Turn the records from the line with "As this picture" through the line with "3802 millimetres" into a Markdown table with the columns Row and Text, giving each line a row number and skipping blank lines.

» **Supplied material**:
┏━━
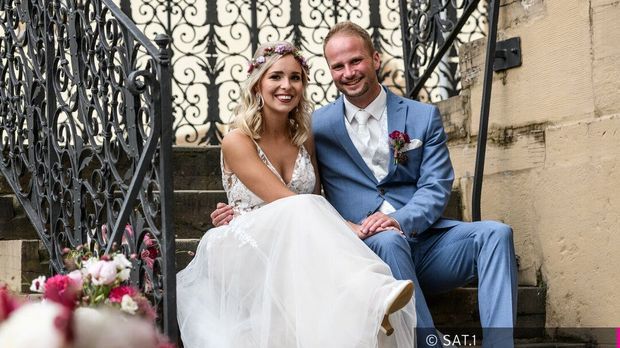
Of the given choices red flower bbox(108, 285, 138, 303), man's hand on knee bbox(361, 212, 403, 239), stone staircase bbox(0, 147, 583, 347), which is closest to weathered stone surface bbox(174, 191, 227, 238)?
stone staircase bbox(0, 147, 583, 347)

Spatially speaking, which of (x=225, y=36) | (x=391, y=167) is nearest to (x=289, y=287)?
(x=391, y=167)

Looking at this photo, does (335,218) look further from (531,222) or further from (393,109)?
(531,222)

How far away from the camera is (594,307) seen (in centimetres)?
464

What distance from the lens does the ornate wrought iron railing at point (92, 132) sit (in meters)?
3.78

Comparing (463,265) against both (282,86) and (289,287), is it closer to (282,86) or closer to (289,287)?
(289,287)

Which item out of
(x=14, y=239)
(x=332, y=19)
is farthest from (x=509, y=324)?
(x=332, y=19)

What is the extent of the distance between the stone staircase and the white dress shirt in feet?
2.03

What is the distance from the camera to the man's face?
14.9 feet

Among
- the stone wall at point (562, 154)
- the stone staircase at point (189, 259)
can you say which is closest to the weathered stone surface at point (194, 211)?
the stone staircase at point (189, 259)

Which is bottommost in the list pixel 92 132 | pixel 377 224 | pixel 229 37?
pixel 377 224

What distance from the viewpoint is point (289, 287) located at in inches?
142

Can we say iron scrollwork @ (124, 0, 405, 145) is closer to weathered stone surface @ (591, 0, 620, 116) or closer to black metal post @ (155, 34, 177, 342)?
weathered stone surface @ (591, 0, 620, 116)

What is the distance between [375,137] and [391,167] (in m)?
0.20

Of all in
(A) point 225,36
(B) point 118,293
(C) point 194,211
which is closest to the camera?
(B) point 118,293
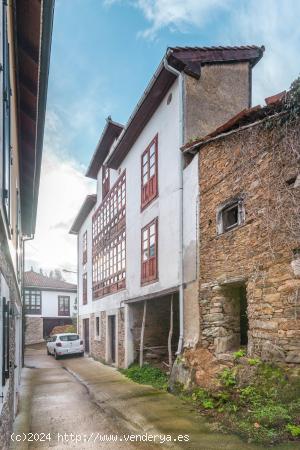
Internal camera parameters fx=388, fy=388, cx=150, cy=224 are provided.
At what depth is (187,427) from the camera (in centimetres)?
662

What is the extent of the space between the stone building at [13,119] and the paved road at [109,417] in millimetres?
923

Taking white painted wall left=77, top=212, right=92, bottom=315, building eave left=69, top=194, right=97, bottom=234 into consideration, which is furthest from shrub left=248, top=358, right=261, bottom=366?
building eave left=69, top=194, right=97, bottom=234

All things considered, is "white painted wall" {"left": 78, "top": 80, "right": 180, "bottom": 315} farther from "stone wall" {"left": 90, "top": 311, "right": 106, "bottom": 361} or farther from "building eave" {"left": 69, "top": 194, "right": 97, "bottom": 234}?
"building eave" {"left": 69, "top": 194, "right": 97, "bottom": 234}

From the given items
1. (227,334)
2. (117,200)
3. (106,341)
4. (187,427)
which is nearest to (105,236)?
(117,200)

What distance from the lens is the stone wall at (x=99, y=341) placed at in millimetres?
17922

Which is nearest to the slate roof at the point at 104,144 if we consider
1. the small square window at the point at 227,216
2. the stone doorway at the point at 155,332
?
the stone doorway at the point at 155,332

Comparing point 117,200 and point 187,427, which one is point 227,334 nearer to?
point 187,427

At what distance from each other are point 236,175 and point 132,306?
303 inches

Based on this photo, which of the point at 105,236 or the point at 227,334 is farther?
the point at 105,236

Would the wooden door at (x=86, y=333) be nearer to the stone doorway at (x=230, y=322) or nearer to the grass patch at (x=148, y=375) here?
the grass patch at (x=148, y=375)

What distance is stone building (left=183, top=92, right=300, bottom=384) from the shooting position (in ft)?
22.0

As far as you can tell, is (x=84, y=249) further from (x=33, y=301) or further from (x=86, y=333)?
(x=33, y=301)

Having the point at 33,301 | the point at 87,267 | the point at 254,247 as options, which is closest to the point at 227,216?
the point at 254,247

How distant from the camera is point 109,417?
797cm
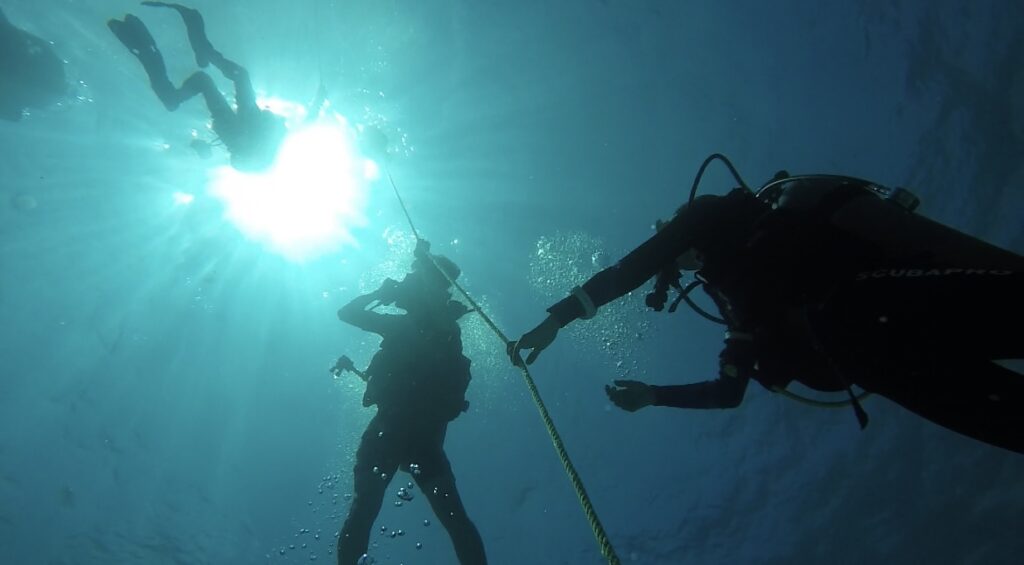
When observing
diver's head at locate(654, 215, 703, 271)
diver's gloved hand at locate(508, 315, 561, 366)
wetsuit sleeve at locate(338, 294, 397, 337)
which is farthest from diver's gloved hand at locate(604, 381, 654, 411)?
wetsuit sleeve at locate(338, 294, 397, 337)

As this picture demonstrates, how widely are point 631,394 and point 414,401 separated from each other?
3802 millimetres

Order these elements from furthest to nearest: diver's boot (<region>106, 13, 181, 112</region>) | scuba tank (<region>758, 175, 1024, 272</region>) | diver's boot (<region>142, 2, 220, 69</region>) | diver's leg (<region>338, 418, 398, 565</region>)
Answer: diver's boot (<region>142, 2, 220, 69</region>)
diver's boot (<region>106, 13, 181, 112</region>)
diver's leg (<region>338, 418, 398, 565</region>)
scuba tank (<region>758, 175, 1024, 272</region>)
┗━━
┏━━
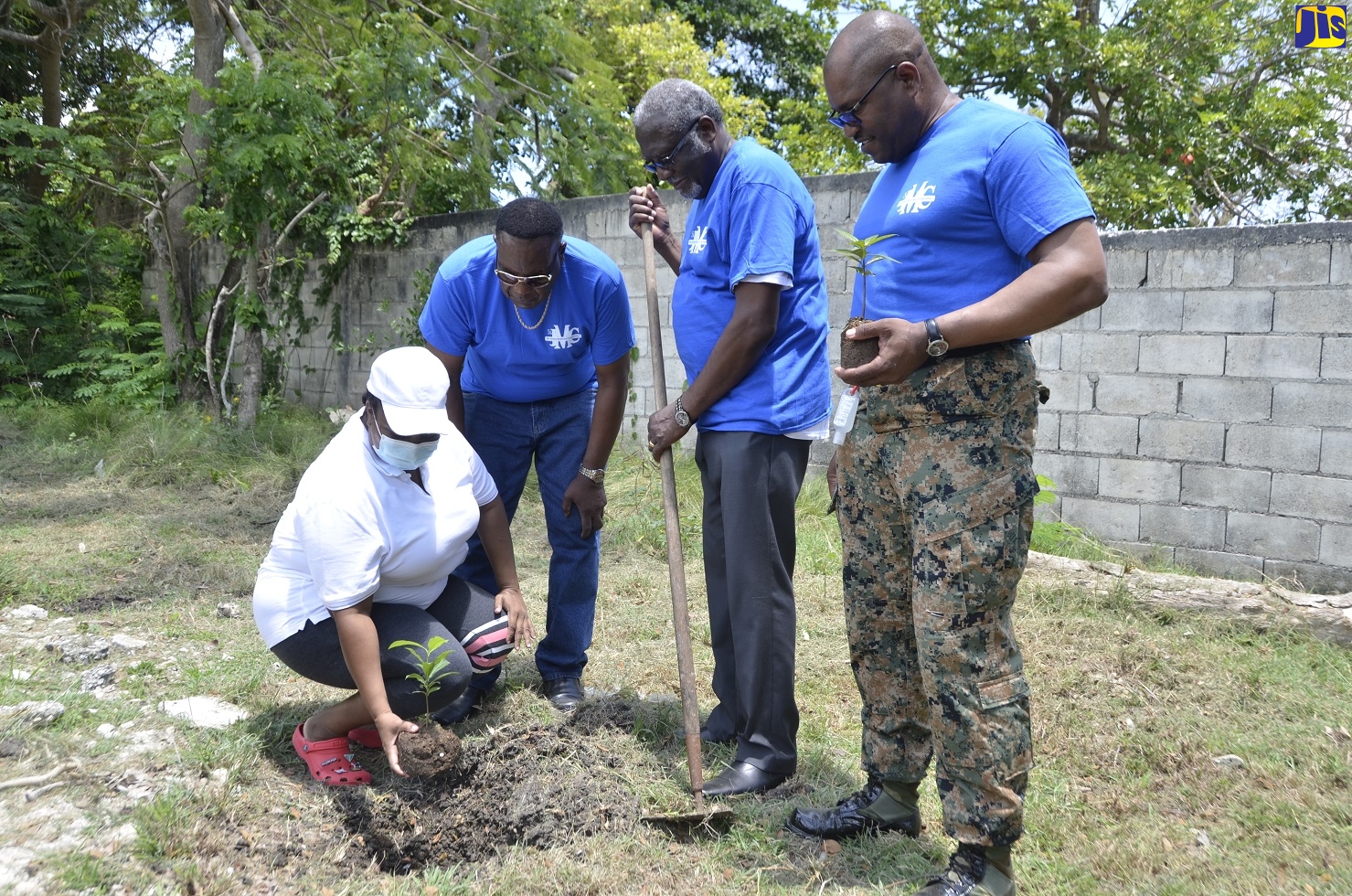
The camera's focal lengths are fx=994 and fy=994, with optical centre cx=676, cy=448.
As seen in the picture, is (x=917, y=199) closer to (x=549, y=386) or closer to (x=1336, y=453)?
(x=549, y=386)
┗━━
┏━━
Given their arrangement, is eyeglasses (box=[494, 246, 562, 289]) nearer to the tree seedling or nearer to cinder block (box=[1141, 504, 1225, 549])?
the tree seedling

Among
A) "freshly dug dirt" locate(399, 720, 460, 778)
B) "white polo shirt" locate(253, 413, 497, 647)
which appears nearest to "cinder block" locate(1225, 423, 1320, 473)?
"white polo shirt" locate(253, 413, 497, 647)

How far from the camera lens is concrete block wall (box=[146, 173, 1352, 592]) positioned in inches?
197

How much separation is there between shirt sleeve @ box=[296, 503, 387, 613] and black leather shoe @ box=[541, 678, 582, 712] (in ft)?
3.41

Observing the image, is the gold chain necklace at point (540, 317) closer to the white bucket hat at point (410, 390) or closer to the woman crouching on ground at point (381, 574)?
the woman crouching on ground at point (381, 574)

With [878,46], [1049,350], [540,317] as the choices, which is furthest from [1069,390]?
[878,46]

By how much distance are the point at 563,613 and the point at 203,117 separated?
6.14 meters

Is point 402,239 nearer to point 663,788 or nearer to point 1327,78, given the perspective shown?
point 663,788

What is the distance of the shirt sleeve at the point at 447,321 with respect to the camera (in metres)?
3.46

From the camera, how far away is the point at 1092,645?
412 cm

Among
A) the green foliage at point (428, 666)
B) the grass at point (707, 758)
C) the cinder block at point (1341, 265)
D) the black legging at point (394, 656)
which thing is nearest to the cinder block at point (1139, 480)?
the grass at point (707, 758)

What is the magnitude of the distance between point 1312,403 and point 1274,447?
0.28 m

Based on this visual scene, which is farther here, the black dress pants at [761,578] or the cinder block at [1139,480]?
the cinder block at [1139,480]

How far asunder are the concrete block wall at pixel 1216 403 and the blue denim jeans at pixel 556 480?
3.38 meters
┗━━
» **Final result**:
| Row | Text |
|---|---|
| 1 | As this picture demonstrates, how widely are point 631,394 and point 414,401 separated from each other? |
| 2 | 3802 millimetres |